*Excerpt to read:*
12 Responses to Only joking!

  1. Juliette says:

    P.s.: I just noticed – after posting the previous comment, it still says “No responses” at the top of the comments section for this topic as well as on the homepage…. Is it meant to be like that ? or are you trying to tell me something ? ;-)

  2. Bob says:

    I know that there are several Yiddish speakers who frequent this blog. My understanding with Yiddish jokes is that you almost have to be a part of the culture to understand them. They reflect they some resignation, other times ingenuity of the culture against unsurmountable circumstances. I don’t speak Yiddish, any thoughts from those who do?

    ———————
    The rabbi says, “What’s green, hangs on the wall, and whistles?”

    The student says, “I don’t know.”

    The rabbi says, “A herring.”

    The student says, “Maybe a herring could be green and hang on the wall, but it absolutely doesn’t whistle.”

    The rabbi says, “So it doesn’t whistle.”

*Complete the following:*
**a.** From the comment thread, quote the passage from "12 Responses to" to "something ? ;-)".
**b.** List every line the rabbi speaks in the joke in the comment thread.
**c.** Translate this sentence from the comment thread into Spanish: "I know that there are several Yiddish speakers who frequent this blog."

*Material provided:*
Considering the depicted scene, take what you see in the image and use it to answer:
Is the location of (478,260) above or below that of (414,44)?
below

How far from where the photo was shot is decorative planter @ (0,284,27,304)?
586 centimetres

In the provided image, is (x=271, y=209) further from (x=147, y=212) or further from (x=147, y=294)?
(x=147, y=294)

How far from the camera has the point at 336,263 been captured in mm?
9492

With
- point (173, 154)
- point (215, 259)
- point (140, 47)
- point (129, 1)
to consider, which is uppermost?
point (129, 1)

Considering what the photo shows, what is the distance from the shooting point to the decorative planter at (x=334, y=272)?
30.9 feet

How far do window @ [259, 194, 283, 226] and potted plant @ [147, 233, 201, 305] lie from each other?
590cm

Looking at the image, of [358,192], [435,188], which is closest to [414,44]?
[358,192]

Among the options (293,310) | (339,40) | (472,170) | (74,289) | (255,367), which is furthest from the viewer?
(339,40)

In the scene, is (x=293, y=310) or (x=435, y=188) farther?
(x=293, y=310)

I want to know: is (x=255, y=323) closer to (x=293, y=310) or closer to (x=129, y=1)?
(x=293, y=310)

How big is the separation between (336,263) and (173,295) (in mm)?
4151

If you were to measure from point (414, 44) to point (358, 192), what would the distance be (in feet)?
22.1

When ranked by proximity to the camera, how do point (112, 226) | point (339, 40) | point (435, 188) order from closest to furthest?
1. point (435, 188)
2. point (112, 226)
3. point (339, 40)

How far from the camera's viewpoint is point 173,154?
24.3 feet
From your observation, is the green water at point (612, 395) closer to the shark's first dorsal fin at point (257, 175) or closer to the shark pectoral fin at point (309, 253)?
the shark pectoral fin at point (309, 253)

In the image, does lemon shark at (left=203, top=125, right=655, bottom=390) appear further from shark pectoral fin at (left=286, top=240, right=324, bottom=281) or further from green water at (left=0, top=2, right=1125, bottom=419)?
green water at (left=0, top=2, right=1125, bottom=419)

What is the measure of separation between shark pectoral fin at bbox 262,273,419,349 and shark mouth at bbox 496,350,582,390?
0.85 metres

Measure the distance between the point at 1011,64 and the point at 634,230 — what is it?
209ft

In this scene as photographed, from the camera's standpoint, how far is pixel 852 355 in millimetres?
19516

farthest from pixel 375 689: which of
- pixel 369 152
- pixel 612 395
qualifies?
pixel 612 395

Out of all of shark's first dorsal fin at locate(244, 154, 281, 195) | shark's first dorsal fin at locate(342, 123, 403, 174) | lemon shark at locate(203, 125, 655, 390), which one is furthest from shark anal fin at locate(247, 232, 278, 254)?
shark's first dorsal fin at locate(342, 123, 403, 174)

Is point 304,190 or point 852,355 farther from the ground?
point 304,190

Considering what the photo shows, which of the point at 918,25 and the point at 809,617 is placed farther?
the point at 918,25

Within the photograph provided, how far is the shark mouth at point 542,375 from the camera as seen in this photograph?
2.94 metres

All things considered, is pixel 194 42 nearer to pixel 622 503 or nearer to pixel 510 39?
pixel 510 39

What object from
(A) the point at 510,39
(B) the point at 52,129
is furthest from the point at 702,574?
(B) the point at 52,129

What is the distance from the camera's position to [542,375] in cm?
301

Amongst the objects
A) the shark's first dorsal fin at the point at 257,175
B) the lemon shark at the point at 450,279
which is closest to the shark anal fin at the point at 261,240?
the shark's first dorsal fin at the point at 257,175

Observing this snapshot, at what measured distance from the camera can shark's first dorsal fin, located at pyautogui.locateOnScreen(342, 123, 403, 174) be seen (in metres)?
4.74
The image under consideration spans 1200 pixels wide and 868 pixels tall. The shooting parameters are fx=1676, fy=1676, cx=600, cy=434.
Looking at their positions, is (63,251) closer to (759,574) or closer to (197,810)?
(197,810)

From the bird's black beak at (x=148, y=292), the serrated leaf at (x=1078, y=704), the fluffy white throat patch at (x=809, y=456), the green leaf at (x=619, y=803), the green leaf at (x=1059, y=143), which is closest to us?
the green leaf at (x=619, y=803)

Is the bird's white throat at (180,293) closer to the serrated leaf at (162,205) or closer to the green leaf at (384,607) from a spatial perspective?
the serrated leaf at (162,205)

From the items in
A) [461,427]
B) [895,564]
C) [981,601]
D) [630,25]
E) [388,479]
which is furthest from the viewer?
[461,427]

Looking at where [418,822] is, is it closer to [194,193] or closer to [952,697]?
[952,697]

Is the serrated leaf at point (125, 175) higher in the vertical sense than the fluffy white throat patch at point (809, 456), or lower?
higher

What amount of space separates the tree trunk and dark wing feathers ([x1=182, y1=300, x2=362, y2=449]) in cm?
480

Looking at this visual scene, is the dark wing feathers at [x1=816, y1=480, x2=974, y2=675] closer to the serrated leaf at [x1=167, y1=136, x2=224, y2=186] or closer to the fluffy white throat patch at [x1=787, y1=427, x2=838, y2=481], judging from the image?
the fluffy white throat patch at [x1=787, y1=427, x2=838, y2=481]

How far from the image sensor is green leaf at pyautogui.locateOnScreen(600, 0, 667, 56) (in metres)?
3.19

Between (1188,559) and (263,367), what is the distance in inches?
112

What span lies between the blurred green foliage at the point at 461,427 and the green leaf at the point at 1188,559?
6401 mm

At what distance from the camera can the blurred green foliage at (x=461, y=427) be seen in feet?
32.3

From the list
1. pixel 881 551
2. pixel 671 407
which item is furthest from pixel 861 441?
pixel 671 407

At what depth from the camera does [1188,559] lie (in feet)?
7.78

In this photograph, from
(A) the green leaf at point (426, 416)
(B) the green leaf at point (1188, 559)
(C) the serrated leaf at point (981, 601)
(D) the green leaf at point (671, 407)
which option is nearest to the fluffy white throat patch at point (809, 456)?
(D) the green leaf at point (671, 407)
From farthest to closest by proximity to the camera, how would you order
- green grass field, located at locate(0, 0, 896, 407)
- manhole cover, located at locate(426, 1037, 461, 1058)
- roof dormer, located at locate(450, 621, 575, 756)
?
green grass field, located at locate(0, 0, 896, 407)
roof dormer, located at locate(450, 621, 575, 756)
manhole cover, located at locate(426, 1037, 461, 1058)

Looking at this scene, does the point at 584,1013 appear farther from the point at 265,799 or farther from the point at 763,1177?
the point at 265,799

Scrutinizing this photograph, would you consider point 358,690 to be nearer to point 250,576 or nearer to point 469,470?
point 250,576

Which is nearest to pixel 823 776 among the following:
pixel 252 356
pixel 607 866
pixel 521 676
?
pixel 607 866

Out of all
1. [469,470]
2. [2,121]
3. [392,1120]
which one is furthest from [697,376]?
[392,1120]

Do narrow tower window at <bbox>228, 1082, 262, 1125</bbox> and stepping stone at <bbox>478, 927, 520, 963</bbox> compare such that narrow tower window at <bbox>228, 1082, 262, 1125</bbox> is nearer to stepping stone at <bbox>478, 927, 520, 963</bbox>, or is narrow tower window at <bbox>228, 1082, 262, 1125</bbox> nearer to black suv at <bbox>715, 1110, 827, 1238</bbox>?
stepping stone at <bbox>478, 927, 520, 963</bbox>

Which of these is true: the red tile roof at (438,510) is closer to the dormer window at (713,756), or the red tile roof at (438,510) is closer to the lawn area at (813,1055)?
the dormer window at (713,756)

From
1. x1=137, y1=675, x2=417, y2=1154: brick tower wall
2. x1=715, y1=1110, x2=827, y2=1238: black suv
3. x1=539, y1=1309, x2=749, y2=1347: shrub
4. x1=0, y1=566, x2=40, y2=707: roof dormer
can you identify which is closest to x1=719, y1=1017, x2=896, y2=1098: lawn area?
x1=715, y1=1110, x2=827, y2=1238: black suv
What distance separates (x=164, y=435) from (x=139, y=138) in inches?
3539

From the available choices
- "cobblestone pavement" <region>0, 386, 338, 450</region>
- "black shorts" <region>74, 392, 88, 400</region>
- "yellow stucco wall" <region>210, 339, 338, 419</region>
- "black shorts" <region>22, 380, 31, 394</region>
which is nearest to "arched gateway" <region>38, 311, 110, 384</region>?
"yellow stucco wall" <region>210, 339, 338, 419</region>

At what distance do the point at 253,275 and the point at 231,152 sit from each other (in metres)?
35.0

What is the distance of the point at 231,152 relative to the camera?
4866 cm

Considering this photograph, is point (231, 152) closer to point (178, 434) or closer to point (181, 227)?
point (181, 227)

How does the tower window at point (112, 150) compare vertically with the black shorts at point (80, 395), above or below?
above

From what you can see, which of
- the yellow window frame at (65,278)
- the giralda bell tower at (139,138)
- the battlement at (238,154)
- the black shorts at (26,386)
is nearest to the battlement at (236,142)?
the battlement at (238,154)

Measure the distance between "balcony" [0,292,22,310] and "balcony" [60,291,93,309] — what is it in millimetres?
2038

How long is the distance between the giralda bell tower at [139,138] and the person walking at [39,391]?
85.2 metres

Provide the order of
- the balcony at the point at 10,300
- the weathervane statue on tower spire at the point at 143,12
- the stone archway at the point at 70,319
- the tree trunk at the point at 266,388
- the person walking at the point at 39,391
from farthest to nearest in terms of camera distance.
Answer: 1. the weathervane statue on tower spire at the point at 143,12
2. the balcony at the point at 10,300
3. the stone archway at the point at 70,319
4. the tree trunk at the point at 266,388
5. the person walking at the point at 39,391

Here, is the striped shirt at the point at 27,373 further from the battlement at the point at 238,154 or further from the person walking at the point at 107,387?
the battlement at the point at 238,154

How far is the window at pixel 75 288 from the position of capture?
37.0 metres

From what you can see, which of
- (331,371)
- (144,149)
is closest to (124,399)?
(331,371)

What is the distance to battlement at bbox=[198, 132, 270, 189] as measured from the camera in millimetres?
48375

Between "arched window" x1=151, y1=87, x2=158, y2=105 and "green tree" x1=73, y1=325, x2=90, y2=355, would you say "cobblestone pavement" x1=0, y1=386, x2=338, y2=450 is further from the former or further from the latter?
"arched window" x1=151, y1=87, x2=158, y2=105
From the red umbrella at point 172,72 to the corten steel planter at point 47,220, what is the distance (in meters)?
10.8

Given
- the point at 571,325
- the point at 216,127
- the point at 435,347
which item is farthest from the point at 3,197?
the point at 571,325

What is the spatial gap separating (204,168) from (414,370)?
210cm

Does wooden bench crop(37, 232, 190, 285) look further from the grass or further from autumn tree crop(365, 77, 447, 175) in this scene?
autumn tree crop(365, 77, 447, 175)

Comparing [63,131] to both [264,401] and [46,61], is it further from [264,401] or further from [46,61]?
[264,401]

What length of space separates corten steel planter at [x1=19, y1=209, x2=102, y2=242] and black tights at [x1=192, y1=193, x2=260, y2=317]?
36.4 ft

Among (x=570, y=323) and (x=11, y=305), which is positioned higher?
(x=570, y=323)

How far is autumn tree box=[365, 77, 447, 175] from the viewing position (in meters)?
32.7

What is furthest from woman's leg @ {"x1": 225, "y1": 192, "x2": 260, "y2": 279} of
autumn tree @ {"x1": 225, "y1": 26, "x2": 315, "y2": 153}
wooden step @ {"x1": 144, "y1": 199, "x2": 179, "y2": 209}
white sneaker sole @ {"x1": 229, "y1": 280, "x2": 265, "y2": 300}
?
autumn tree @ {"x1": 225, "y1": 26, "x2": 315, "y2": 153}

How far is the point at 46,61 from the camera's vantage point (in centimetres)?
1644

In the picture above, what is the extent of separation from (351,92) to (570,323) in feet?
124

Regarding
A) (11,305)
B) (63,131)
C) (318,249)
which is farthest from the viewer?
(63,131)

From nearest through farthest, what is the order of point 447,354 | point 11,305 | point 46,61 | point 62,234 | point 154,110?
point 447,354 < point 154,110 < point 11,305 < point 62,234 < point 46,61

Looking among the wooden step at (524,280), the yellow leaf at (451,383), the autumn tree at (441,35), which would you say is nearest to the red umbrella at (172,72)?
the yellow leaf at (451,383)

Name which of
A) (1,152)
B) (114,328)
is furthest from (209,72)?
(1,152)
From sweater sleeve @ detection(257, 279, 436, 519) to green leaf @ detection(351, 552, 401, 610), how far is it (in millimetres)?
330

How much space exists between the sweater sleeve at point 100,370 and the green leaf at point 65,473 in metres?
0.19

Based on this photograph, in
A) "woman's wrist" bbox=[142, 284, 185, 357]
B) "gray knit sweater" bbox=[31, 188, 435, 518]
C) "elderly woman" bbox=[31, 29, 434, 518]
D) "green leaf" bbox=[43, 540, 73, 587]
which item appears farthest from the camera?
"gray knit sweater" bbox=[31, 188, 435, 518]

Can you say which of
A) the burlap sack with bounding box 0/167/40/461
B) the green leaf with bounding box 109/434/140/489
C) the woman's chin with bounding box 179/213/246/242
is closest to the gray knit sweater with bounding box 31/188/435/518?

*Answers for the exercise:*
**a.**
12 Responses to Only joking!

  1. Juliette says:

    P.s.: I just noticed – after posting the previous comment, it still says “No responses” at the top of the comments section for this topic as well as on the homepage…. Is it meant to be like that ? or are you trying to tell me something ? ;-)

**b.**
- "What's green, hangs on the wall, and whistles?"
- "A herring."
- "So it doesn't whistle."

**c.** Sé que hay varios hablantes de yídish que frecuentan este blog.